Noch immer auf dem Schlitten liegend, griff Queen Elizabeth hinter sich und holte eine kleine, elektrisch betriebene Winde aus dem Sportbeutel. Ein geflochtenes Nylonseil lag auf der Winde. Elizabeth befestigte das Gerät mit vier Klemmen an der Schiene vor sich. Nachdem die Winde angebracht war, griff sie noch einmal in den Sportbeutel, holte einen kleinen Bohrer hervor, setzte ihn vorsichtig an der Decke unter sich an und schaltete ihn ein.
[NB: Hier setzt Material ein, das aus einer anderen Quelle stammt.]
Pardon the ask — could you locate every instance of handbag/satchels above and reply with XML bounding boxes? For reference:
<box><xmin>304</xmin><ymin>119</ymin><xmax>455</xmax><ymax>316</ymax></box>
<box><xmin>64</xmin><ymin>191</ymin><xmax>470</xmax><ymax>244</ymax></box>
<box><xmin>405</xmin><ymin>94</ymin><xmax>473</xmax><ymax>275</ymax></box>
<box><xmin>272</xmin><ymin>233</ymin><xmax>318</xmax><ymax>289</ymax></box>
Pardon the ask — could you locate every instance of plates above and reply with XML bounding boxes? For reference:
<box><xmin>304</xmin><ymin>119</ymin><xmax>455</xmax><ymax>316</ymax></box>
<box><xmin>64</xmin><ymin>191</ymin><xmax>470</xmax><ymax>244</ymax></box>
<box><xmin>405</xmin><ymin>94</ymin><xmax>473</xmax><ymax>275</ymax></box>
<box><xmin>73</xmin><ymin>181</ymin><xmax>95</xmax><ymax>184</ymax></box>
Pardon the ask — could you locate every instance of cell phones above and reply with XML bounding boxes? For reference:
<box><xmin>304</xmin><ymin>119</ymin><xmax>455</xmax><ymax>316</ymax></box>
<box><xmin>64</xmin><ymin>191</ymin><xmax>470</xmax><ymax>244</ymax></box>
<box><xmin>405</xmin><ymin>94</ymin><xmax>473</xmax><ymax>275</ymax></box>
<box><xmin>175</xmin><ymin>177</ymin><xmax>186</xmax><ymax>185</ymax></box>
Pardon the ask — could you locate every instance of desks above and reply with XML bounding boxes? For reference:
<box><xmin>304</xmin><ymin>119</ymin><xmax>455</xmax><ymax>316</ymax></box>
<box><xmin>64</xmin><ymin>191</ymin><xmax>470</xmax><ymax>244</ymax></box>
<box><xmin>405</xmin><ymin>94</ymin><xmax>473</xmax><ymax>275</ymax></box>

Jaulend fraß der Bohrer sich in den Putz und war nach zwanzig Sekunden auf der anderen Seite angelangt. Langsam zog Elizabeth den Bohrer wieder heraus. Ein Loch von einem halben Zoll Durchmesser war entstanden.
Elizabeth hockte im Dunkeln. Das einzige Licht fiel durch das winzige Bohrloch unter ihr.
Sie nahm einen LCD-Monitor von der Größe eines Taschenbuchs aus dem Beutel. Ein optisches Kabel hing daran. Dieses Kabel schob Elizabeth nun durch das Bohrloch. Dann schaltete sie den Monitor ein. Die winzige Kamera lieferte ein gestochen scharfes Schwarz-Weiß-Bild. Der Raum, der dreißig Meter unter Elizabeth lag, war genau so, wie auf den Bauplänen abgebildet: ein perfektes Rechteck mit zwei einander gegenüberliegenden Türen an den kurzen Seiten. Sechs Sofas standen an den Wänden, während die Mitte des Raumes frei war. Langsam schwenkte Elizabeth die Kamera, um sich weitere Einzelheiten der Galerie anzuschauen. Je zwei Wachmänner waren an den Türen postiert und beobachteten gelangweilt die gut zwanzig anwesenden Personen.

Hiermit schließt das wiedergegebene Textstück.